● **PROVIDED TEXT**

= Thomas Polson =

Anglo-Irish writer

Colonel Sir Thomas Andrew Polson, KBE, CMG, TD (28 August 1865 – 22 August 1946) was an Anglo-Irish writer who was briefly the Member of Parliament (MP) for Dover.

==Biography==
Colson was born in Tuam, County Galway, Ireland, the eldest surviving son of Thomas Andrew Polson, Tuam agent for Bradford city wool buyers. He was educated at Tuam Diocesan School and from there went into business.

He was commissioned an officer in the City of London Yeomanry (Rough Riders), where he was promoted to captain on 21 July 1902, and to major on the following day.

He married Elizabeth Lindsay of Edinburgh in 1918, while Chief Inspector of the Army Clothing Department.

Saved entries:
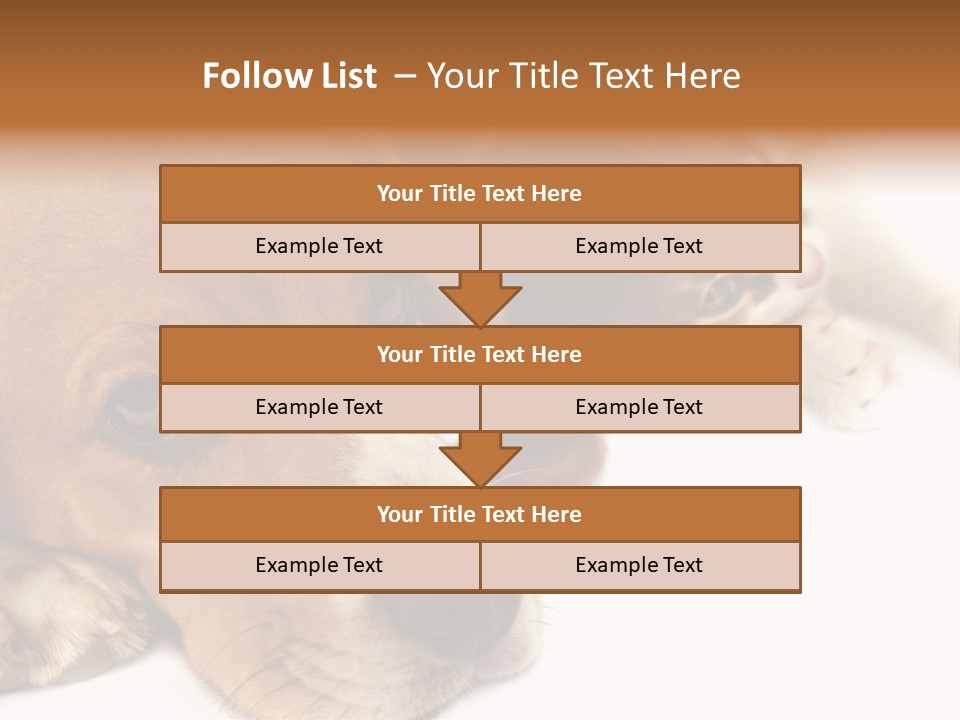 Follow List – Your Title Text Here

Your Title Text Here

Example Text

Example Text

Your Title Text Here

Example Text

Example Text

Your Title Text Here

Example Text

Example Text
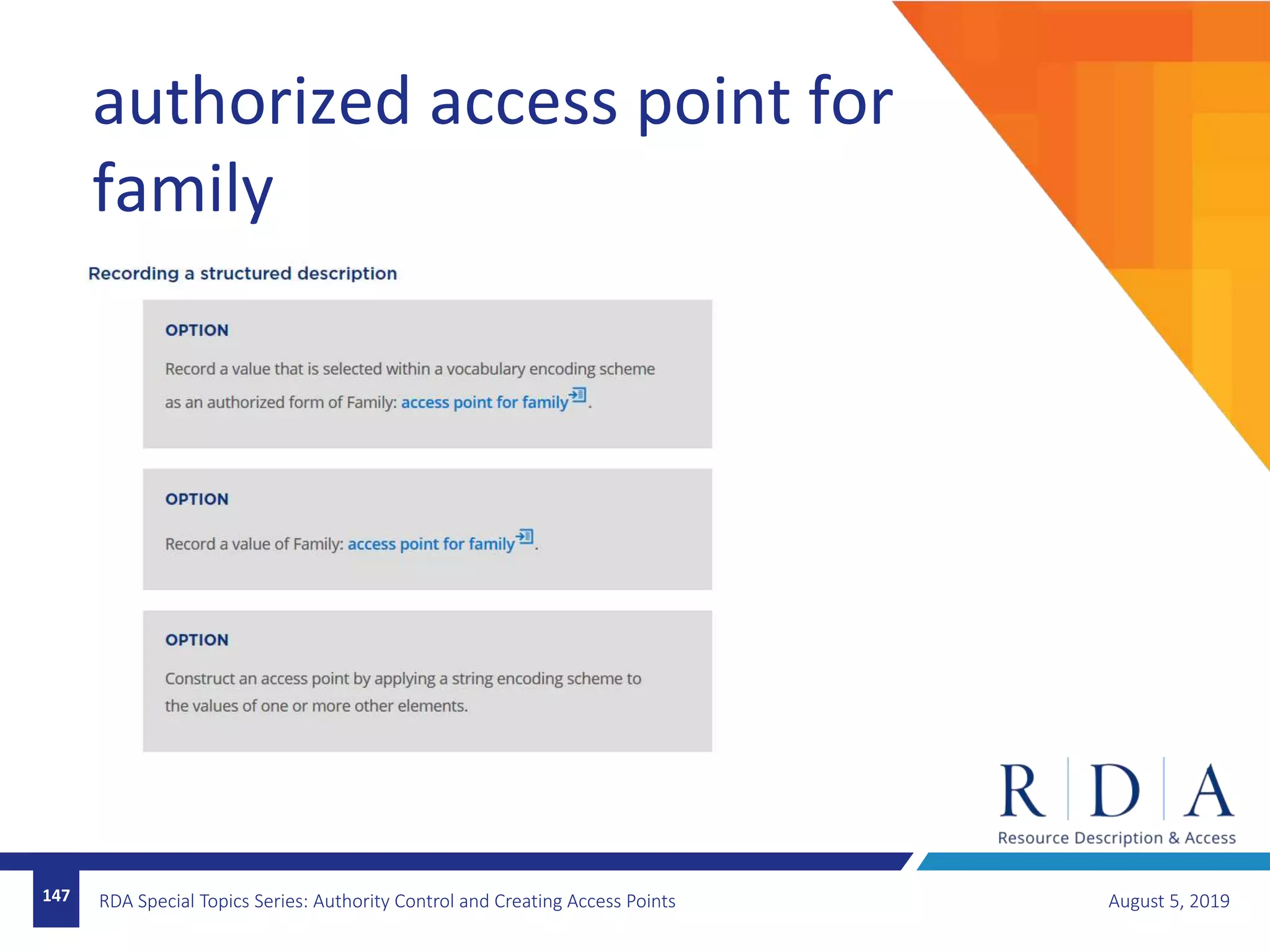 authorized access point for family

Recording a structured description

OPTION

Record a value that is selected within a vocabulary encoding scheme as an authorized form of Family: access point for family.

OPTION

Record a value of Family: access point for family.

OPTION

Construct an access point by applying a string encoding scheme to the values of one or more other elements.

R D A
Resource Description & Access

147 RDA Special Topics Series: Authority Control and Creating Access Points

August 5, 2019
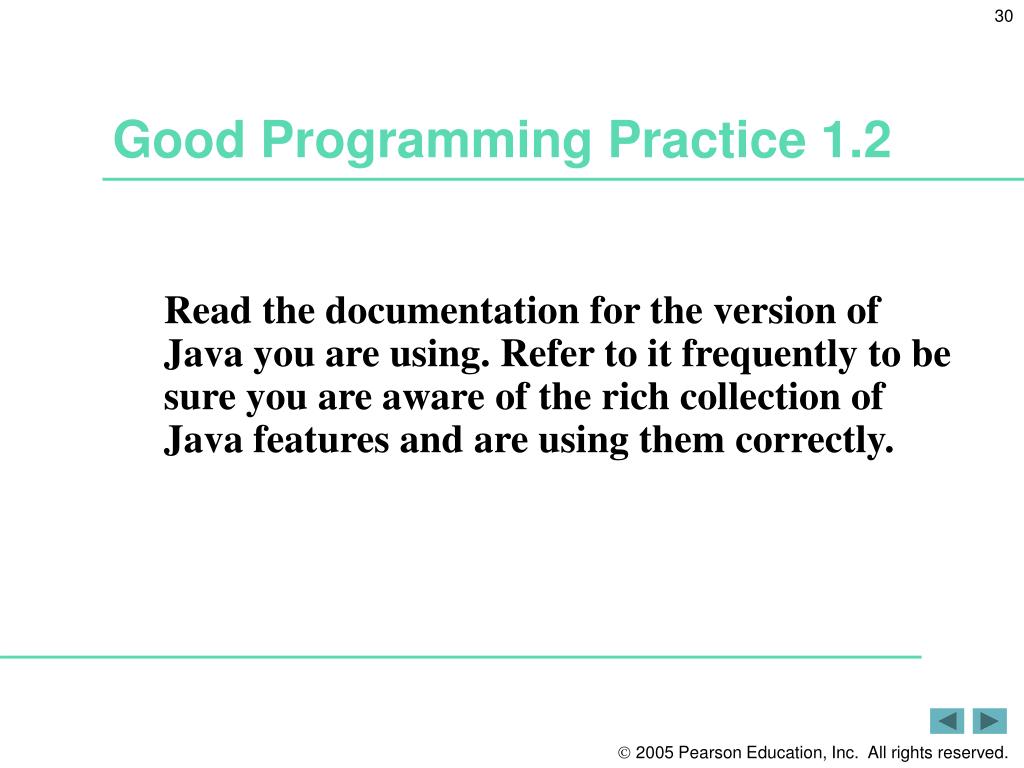 30

Good Programming Practice 1.2

Read the documentation for the version of Java you are using. Refer to it frequently to be sure you are aware of the rich collection of Java features and are using them correctly.

© 2005 Pearson Education, Inc. All rights reserved.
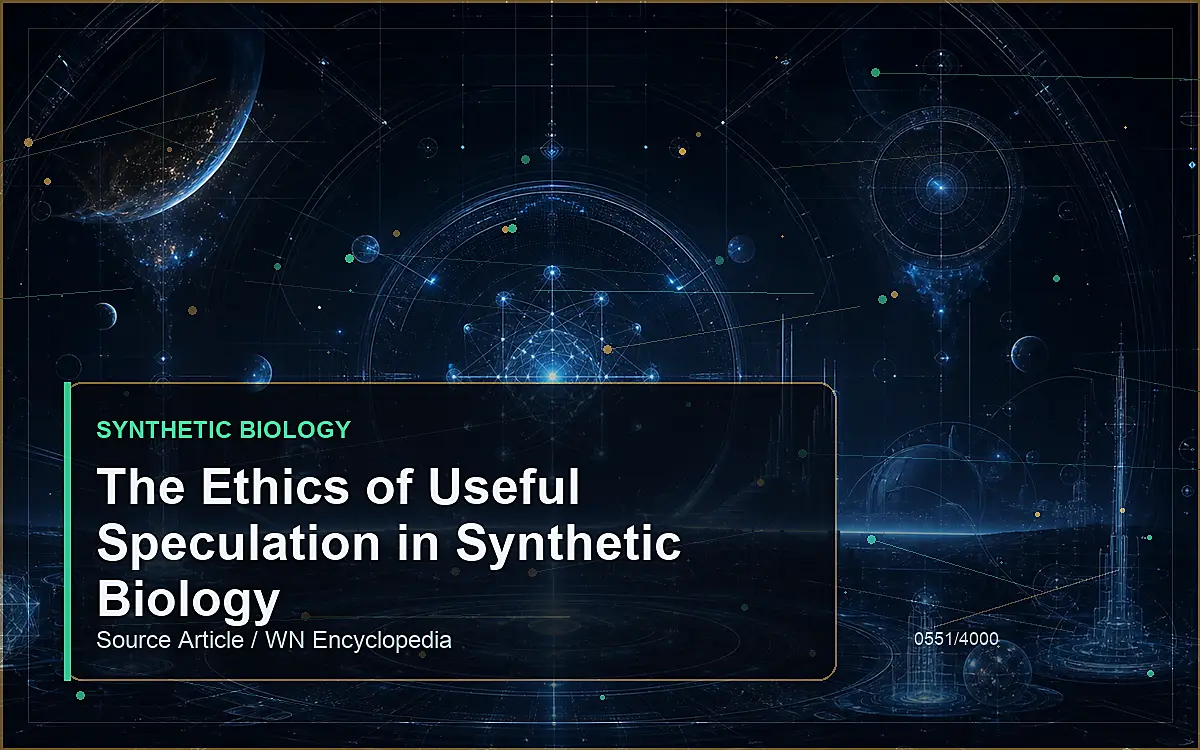 SYNTHETIC BIOLOGY

The Ethics of Useful Speculation in Synthetic Biology

Source Article / WN Encyclopedia

0551/4000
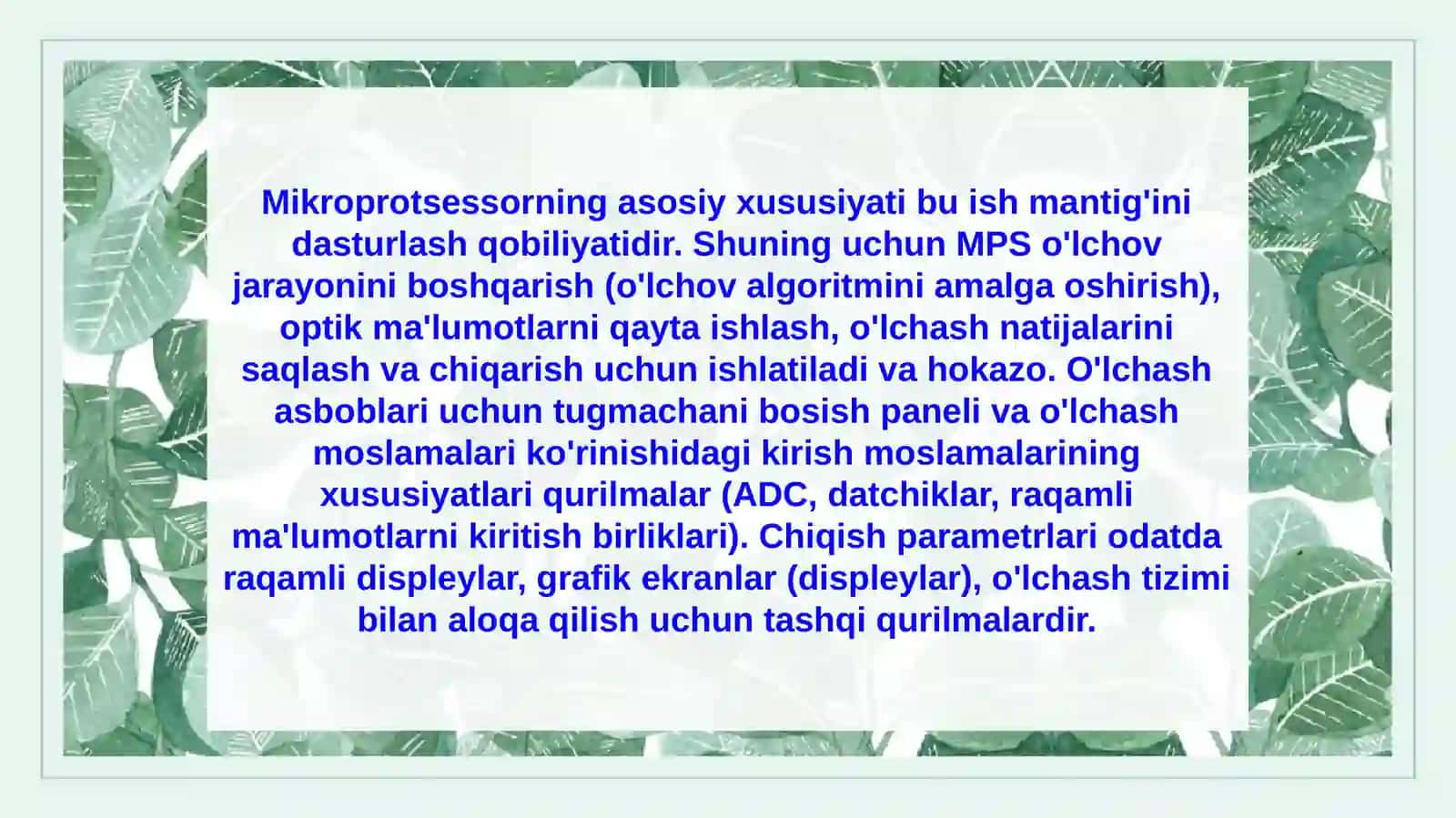 Mikroprotsessorning asosiy xususiyati bu ish mantig'ini dasturlash qobiliyatidir. Shuning uchun MPS o'lchov jarayonini boshqarish (o'lchov algoritmini amalga oshirish), optik ma'lumotlarni qayta ishlash, o'lchash natijalarini saqlash va chiqarish uchun ishlatiladi va hokazo. O'lchash asboblari uchun tugmachani bosish paneli va o'lchash moslamalari ko'rinishidagi kirish moslamalarining xususiyatlari qurilmalar (ADC, datchiklar, raqamli ma'lumotlarni kiritish birliklari). Chiqish parametrlari odatda raqamli displeylar, grafik ekranlar (displeylar), o'lchash tizimi bilan aloqa qilish uchun tashqi qurilmalardir.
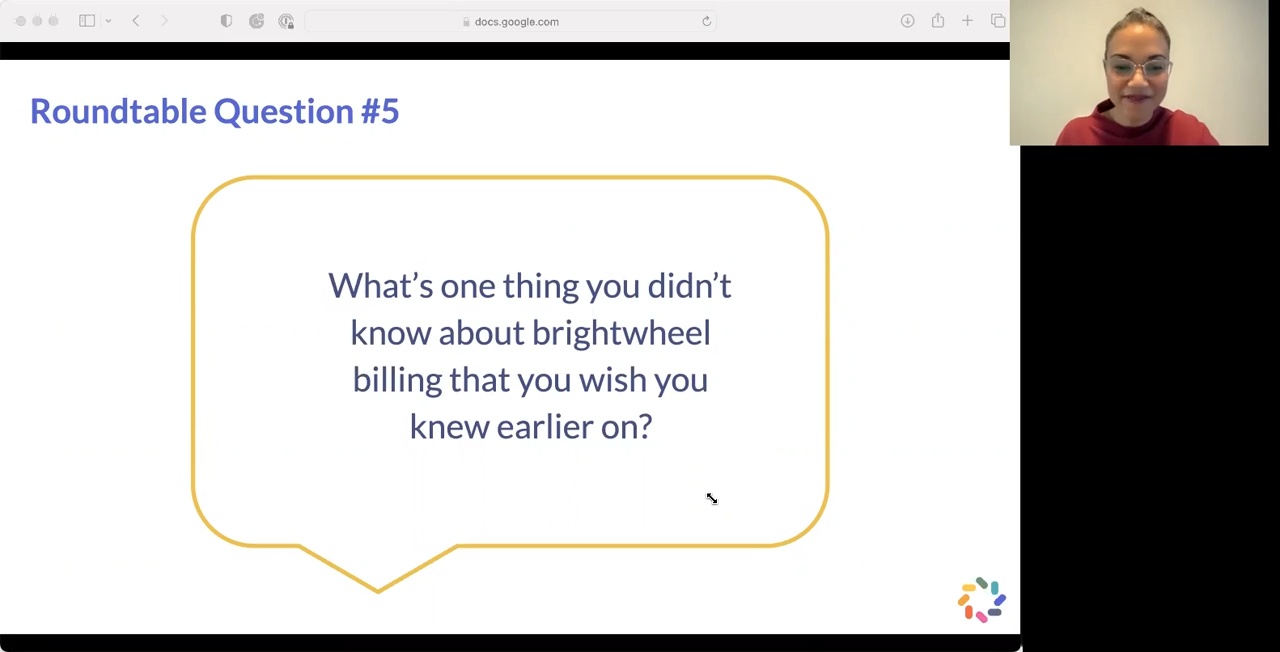 docs.google.com

Roundtable Question #5

What's one thing you didn't know about brightwheel billing that you wish you knew earlier on?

● **QUESTIONS ON THE MATERIAL**
**a.** Retype the part of the Thomas Polson biography between "Colonel Sir Thomas" and "(MP) for Dover.", inclusive.
**b.** Continue the Thomas Polson biography from the point where it ends.
The material has no connection to the Thomas Polson biography.

● **ANSWERS BELOW**
**a.**
Colonel Sir Thomas Andrew Polson, KBE, CMG, TD (28 August 1865 – 22 August 1946) was an Anglo-Irish writer who was briefly the Member of Parliament (MP) for Dover.

**b.**
Polson was elected to the House of Commons at a by-election in January 1921, after the Conservative MP Viscount Duncannon had succeeded to the peerage as Earl of Bessborough. Polson's election was supported by Horatio Bottomley, but although claimed by Bottomley as a member of the right-wing Independent Parliamentary Group, he joined the Anti-Waste League shortly after his election. Polson stood again at the general election in November 1922, but was defeated by the Conservative candidate John Jacob Astor, whom he had defeated at the by-election in 1921.

He held the rank of colonel and was knighted.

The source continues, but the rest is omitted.